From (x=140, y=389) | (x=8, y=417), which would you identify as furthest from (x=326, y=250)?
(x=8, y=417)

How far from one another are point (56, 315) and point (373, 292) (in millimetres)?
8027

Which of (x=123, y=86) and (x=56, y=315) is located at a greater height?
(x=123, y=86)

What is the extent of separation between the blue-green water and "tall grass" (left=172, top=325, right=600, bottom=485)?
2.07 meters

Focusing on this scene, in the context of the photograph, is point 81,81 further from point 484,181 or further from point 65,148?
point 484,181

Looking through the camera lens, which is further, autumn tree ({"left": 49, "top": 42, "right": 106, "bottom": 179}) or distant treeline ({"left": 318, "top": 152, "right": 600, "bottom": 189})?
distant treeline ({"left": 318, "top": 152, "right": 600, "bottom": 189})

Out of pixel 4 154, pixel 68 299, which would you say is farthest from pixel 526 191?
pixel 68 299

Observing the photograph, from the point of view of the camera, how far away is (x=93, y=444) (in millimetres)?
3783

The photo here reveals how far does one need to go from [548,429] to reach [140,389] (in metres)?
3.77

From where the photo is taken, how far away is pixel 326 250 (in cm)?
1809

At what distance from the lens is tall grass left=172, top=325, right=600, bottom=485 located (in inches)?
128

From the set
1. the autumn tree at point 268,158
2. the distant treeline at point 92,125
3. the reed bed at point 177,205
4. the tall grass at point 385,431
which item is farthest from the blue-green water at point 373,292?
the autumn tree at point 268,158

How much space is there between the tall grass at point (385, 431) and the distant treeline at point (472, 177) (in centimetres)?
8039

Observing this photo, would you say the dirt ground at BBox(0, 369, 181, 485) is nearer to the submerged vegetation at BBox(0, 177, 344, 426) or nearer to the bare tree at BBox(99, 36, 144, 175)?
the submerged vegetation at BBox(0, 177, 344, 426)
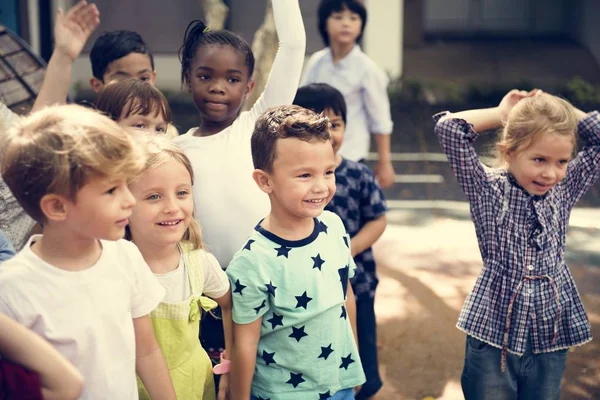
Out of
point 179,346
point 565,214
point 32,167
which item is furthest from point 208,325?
point 565,214

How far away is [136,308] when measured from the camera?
2.17 m

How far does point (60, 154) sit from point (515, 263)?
5.53 feet

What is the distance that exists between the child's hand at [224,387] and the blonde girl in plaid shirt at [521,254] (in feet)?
2.97

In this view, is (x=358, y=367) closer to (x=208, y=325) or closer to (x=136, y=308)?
(x=208, y=325)

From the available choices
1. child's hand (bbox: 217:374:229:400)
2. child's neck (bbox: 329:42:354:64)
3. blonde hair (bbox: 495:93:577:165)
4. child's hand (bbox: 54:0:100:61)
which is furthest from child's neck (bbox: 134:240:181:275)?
child's neck (bbox: 329:42:354:64)

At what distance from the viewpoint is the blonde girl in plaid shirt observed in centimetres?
287

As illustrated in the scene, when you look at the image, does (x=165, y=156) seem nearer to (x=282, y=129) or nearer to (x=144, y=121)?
(x=282, y=129)

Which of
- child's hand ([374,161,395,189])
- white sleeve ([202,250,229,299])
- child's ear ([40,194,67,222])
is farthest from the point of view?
child's hand ([374,161,395,189])

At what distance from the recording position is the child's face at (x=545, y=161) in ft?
9.29

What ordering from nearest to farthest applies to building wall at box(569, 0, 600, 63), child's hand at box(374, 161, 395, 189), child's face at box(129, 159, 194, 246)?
1. child's face at box(129, 159, 194, 246)
2. child's hand at box(374, 161, 395, 189)
3. building wall at box(569, 0, 600, 63)

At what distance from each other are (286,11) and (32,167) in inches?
52.7

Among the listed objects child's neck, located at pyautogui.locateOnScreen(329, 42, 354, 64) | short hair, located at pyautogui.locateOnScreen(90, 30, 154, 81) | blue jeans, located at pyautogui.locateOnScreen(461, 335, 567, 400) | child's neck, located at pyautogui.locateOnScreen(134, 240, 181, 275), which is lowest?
blue jeans, located at pyautogui.locateOnScreen(461, 335, 567, 400)

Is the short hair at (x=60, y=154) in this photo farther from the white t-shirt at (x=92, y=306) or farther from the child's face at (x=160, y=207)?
the child's face at (x=160, y=207)

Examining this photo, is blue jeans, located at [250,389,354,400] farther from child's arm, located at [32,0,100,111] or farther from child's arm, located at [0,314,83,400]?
child's arm, located at [32,0,100,111]
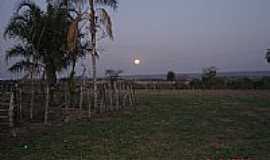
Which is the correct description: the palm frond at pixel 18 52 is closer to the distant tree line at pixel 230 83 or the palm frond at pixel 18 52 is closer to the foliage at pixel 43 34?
the foliage at pixel 43 34

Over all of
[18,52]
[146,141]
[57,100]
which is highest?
[18,52]

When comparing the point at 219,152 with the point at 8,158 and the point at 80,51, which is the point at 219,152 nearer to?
the point at 8,158

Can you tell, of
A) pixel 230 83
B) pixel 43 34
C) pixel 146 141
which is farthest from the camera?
pixel 230 83

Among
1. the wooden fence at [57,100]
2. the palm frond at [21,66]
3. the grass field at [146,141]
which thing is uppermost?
the palm frond at [21,66]

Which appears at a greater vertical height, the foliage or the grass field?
the foliage

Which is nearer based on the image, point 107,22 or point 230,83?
point 107,22

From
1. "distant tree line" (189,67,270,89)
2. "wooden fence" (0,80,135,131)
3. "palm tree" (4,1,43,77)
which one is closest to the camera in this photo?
"wooden fence" (0,80,135,131)

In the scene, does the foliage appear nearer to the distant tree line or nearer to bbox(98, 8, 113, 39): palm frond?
bbox(98, 8, 113, 39): palm frond

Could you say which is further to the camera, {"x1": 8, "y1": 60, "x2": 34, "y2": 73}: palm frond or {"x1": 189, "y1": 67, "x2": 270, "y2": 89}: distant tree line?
{"x1": 189, "y1": 67, "x2": 270, "y2": 89}: distant tree line

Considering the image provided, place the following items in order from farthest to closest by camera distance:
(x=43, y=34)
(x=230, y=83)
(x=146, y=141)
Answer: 1. (x=230, y=83)
2. (x=43, y=34)
3. (x=146, y=141)

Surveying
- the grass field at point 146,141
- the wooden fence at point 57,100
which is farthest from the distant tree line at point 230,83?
the grass field at point 146,141

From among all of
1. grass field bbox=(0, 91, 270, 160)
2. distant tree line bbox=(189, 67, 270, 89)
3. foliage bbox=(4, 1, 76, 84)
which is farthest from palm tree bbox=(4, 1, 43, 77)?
distant tree line bbox=(189, 67, 270, 89)

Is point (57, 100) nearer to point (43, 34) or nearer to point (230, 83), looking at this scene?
point (43, 34)

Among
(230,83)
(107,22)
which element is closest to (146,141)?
(107,22)
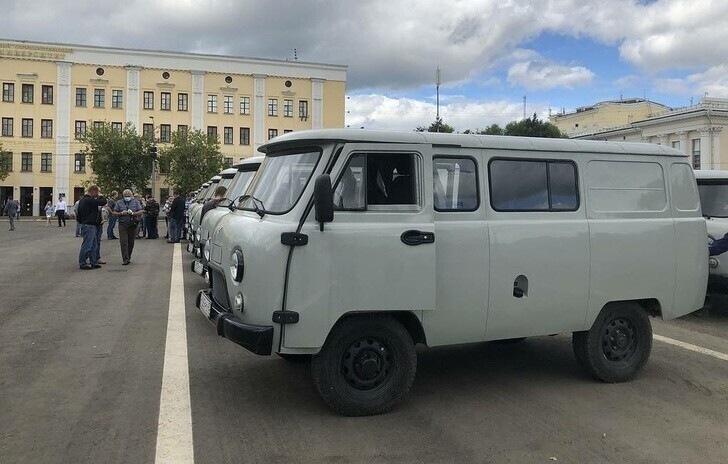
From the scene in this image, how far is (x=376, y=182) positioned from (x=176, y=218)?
17.6m

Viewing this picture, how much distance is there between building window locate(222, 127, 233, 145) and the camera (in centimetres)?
6856

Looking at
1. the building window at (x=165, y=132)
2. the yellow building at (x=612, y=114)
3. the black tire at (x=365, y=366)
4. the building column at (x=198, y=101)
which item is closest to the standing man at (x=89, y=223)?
the black tire at (x=365, y=366)

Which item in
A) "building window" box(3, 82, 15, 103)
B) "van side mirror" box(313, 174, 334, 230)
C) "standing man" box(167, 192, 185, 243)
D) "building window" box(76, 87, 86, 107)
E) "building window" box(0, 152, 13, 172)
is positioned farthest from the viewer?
"building window" box(76, 87, 86, 107)

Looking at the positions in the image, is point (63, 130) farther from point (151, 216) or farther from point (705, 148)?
point (705, 148)

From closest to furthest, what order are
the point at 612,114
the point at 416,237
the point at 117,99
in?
the point at 416,237, the point at 117,99, the point at 612,114

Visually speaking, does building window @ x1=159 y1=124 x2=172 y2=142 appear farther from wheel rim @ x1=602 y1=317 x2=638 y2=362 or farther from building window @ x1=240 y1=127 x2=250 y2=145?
wheel rim @ x1=602 y1=317 x2=638 y2=362

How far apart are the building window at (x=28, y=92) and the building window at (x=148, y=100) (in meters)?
10.9

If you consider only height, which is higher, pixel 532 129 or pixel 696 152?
pixel 532 129

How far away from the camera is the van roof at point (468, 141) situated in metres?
4.77

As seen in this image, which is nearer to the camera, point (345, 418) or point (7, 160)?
point (345, 418)

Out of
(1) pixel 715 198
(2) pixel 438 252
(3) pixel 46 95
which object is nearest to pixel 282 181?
(2) pixel 438 252

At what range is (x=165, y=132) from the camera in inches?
2616

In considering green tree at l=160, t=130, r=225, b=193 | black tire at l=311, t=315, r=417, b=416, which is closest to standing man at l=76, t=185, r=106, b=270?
black tire at l=311, t=315, r=417, b=416

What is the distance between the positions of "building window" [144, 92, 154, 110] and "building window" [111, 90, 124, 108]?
2.31 m
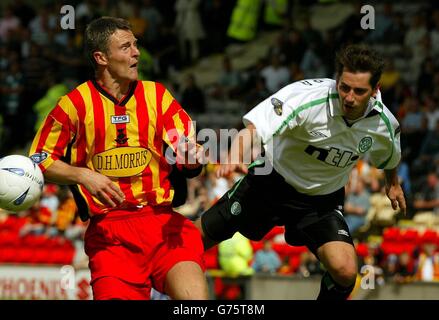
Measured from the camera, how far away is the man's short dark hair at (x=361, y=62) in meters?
7.51

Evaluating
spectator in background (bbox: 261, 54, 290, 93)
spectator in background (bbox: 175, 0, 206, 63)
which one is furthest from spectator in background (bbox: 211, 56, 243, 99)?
spectator in background (bbox: 175, 0, 206, 63)

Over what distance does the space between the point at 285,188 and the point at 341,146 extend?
0.63 m

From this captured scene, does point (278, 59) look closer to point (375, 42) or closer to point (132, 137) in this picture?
point (375, 42)

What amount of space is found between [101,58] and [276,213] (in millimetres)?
2145

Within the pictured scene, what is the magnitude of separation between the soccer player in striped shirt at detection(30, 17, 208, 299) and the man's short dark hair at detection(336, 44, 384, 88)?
1.26 metres

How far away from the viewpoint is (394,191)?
829cm

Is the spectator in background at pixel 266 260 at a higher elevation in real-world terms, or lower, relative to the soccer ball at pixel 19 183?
lower

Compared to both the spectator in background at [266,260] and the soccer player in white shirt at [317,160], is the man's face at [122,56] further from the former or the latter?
the spectator in background at [266,260]

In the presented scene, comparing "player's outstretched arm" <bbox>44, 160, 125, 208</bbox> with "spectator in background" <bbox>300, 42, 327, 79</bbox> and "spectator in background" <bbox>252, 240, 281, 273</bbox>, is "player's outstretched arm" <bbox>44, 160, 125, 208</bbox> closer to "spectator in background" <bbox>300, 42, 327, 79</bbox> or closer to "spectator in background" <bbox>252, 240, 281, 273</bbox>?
"spectator in background" <bbox>252, 240, 281, 273</bbox>

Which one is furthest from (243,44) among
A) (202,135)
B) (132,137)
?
(132,137)

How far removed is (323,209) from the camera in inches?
329

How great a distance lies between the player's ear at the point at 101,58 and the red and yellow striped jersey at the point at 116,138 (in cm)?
15

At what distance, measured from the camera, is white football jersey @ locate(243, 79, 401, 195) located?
7727 mm

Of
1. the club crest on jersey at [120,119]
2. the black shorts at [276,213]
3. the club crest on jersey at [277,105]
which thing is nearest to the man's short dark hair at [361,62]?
the club crest on jersey at [277,105]
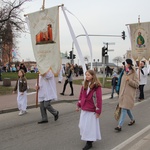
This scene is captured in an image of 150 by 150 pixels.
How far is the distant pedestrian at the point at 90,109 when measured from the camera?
561 centimetres

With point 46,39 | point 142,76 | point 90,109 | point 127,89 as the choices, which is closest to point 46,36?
point 46,39

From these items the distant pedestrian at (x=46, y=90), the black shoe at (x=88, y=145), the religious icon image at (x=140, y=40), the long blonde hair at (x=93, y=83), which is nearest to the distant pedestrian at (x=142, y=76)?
the religious icon image at (x=140, y=40)

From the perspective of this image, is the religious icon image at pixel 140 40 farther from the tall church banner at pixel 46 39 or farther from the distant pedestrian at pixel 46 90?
the distant pedestrian at pixel 46 90

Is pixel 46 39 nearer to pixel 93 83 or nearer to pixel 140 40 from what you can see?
pixel 93 83

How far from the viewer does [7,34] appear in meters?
24.7

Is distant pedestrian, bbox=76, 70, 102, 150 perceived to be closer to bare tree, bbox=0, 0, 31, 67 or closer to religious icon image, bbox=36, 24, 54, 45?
religious icon image, bbox=36, 24, 54, 45

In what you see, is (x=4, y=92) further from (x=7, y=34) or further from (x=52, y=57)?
(x=7, y=34)

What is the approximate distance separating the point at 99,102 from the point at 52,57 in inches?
114

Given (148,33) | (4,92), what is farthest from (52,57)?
(148,33)

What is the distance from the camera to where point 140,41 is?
15.5 metres

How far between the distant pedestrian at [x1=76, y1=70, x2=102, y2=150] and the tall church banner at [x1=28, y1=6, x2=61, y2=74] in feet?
7.99

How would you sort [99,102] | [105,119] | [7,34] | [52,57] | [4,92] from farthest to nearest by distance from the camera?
1. [7,34]
2. [4,92]
3. [105,119]
4. [52,57]
5. [99,102]

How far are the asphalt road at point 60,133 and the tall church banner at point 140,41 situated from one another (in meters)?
6.22

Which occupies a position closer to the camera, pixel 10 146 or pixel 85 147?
pixel 85 147
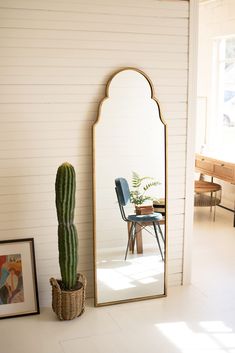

——————

> PROMPT
Arrange the entries starting at the line that contains "At what distance, measured" and ending at the line that contains "561 centimetres" as a JSON list of strings, one string per line, with blank lines dropped. Leave the pictures out of the answer.

> WRITTEN RESPONSE
[
  "At what distance, measured from the camera, is white football jersey @ locate(243, 79, 401, 195) located?",
  "7727 mm",
  "Of",
  "1. the club crest on jersey at [120,119]",
  "2. the black shorts at [276,213]",
  "3. the club crest on jersey at [277,105]",
  "which thing is nearest to the man's short dark hair at [361,62]?",
  "the club crest on jersey at [277,105]",
  "This scene is captured in an image of 150 by 150 pixels.",
  "How far is the distant pedestrian at the point at 90,109 when measured from the camera?",
  "561 centimetres"
]